HEARTS took another significant step towards new ownership yesterday when it was announced that administrators BDO have a verbal agreement with Ubig to buy the Lithuanian company’s 50 per cent stake in the club.
But BDO warned that, while they hope to turn that verbal agreement into a written one in the coming days, there is still no prospect of the club exiting administration this month.
Even if that written agreement is completed between the two parties this week, a court in the Baltic republic would first have to sanction the share purchase. Only then could the Company Voluntary Arrangement involving the Foundation of Hearts be completed. And then, once the CVA had gone through, several more weeks would be needed to tie up all the legalities before administration was at an end and the Foundation were confirmed as new owners.
“The club will not be out of administration by the end of January,” a spokesman for BDO said yesterday. “These processes take time.”
Having said that, BDO, who have been the administrators at Tynecastle since last June, are confident that significant progress has been made with Ubig, who were once Hearts’ parent company under the control of Vladimir Romanov. But, having taken Dunfermline through the same process last year, they are all too aware of the weeks and months that can slip by even after every aspect of a takeover deal has been agreed.
The CVA was voted through at the end of November by the required majority of Hearts’ creditors and shareholders, foremost among them being Ukio, another Lithuanian firm that was also once controlled by Romanov. Ubig abstained, because they are also insolvent.
That CVA was conditional upon Ubig agreeing to sell their stake in Hearts, as their 50 per cent is needed before BDO pass the threshold of 79.9 per cent of the total shares. Last night BDO refused to confirm reports that the verbal agreement announced yesterday was to buy those shares for £50,000.
The Foundation responded cautiously yesterday to news of the verbal agreement, intimating that they would take nothing for granted and were very aware that there was still a long way to go before they had reached their goal. “We are aware of today’s reports,” a brief statement from the Foundation read. “No deal has been done. We encourage everyone to remain focused on the task in hand.”
Similar words of encouragement have been used several times by the Foundation in recent weeks, reflecting their fear that other events at Hearts have unnecessarily distracted attention from the main job of restoring the club to normal ownership.
Last week’s speculation about the club being allowed to get round its current signing ban by operating a one-in, one-out policy is one issue which the Foundation regarded as a distraction, as is the way in which Bryan Jackson of BDO dealt with assistant manager Billy Brown. It was announced last week that Brown, whose short-term contract expires at the end of January, would leave after the St Johnstone game. Then, on Sunday, the day after Hearts had claimed a 3-3 draw at McDiarmid Park, the club’s website announced that Brown would now stay at least until the end of his contract. A day after that, a source close to the club issued further clarification, insisting that Brown would definitely be in the dugout alongside manager Gary Locke for the League Cup semi-final against Inverness Caledonian Thistle on Sunday, 2 February.

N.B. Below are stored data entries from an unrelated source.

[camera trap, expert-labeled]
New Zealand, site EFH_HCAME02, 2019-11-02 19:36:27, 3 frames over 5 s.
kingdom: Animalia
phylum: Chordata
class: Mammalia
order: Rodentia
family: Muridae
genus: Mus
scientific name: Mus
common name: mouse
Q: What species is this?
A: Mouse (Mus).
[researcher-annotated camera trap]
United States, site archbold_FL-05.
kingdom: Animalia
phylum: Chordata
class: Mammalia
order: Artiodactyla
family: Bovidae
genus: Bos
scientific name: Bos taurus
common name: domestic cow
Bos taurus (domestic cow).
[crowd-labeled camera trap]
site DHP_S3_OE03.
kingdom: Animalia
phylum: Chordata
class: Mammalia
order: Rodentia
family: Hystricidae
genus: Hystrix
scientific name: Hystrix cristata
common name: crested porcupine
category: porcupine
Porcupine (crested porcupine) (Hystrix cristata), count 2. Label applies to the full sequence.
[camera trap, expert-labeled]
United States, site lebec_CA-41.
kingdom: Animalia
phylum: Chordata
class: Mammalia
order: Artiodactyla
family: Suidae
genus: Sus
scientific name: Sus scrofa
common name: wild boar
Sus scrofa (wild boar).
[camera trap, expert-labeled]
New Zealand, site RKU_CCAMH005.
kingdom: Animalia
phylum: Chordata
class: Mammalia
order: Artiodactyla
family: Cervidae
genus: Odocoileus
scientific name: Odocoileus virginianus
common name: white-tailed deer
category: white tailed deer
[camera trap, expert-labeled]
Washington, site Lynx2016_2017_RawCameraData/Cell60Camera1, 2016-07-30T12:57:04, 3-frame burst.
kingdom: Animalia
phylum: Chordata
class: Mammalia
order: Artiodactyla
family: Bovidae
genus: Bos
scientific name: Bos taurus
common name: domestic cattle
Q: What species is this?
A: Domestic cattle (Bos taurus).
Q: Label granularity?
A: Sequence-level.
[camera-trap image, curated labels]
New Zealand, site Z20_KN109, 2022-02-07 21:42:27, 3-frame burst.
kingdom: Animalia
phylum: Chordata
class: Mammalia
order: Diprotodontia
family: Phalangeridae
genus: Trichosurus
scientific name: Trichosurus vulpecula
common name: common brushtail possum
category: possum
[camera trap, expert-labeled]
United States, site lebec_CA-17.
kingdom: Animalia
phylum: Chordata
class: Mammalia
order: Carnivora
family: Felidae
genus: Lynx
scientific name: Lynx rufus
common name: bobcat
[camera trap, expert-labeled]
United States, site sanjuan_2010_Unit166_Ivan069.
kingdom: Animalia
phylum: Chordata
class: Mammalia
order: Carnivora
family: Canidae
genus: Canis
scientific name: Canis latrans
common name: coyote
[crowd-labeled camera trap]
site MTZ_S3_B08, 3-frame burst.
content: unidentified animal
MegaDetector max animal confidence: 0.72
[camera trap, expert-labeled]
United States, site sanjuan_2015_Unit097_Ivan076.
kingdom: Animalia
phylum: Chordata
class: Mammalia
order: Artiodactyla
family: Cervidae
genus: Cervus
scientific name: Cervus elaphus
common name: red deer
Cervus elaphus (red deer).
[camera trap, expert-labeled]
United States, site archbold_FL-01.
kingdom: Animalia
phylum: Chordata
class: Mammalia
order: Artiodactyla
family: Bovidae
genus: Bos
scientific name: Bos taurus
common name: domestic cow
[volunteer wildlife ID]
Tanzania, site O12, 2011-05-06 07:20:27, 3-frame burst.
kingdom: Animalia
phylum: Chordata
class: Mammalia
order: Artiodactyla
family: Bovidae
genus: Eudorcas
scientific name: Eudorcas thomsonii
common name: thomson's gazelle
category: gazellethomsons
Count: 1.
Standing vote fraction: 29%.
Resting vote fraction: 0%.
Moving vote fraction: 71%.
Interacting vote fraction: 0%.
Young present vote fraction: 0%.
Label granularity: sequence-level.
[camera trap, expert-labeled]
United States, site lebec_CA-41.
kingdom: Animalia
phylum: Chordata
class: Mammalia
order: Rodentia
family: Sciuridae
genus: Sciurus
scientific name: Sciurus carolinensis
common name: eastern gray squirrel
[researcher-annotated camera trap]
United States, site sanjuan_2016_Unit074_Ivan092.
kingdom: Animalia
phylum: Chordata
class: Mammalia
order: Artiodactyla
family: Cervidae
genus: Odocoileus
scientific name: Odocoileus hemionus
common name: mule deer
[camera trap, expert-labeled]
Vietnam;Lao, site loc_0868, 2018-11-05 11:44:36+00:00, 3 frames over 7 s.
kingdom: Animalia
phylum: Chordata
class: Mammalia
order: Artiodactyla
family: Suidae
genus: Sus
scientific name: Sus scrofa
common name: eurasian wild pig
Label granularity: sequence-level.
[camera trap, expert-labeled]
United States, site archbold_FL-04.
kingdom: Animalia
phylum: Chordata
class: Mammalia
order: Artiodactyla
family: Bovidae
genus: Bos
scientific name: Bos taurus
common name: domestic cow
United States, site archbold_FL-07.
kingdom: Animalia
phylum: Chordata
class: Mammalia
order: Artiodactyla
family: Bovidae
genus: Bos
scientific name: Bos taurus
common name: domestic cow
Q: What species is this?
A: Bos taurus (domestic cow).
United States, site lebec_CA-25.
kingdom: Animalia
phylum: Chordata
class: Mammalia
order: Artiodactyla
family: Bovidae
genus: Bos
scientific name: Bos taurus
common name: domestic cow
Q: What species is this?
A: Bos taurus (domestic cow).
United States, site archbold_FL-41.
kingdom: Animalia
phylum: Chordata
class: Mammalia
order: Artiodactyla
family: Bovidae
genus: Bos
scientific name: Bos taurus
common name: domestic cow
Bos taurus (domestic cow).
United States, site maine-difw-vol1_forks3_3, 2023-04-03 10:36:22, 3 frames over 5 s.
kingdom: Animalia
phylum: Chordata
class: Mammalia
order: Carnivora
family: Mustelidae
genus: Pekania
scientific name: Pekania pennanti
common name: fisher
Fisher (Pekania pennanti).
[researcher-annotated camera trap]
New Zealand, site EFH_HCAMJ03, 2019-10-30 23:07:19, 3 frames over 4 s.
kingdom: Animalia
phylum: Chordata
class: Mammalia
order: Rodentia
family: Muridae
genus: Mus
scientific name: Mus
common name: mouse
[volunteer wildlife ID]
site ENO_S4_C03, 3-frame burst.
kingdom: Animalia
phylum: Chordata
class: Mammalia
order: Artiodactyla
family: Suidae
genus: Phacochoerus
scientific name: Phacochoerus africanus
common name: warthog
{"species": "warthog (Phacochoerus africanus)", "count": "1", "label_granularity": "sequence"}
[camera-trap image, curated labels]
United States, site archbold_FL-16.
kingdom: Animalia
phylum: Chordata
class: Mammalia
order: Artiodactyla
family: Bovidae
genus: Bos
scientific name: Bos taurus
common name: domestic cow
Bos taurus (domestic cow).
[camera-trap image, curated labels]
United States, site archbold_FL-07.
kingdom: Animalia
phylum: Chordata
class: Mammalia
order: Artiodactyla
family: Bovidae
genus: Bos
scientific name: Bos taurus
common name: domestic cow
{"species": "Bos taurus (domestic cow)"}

Although Hearts will still be in administration when the January transfer window closes, they remain hopeful of being able to replace any player who leaves over the coming ten days. That is very different from being able to replace anyone who has left since the club went into administration. Adam King’s prospective move to Swansea has yet to be finalised. Even if King does go, any new signing to replace him will still need to be approved by the Scottish Professional Football League.
The governing body would almost certainly arrive at a decision more quickly than the Lithuanian legal system, but Hearts will make no presumptions about a favourable outcome.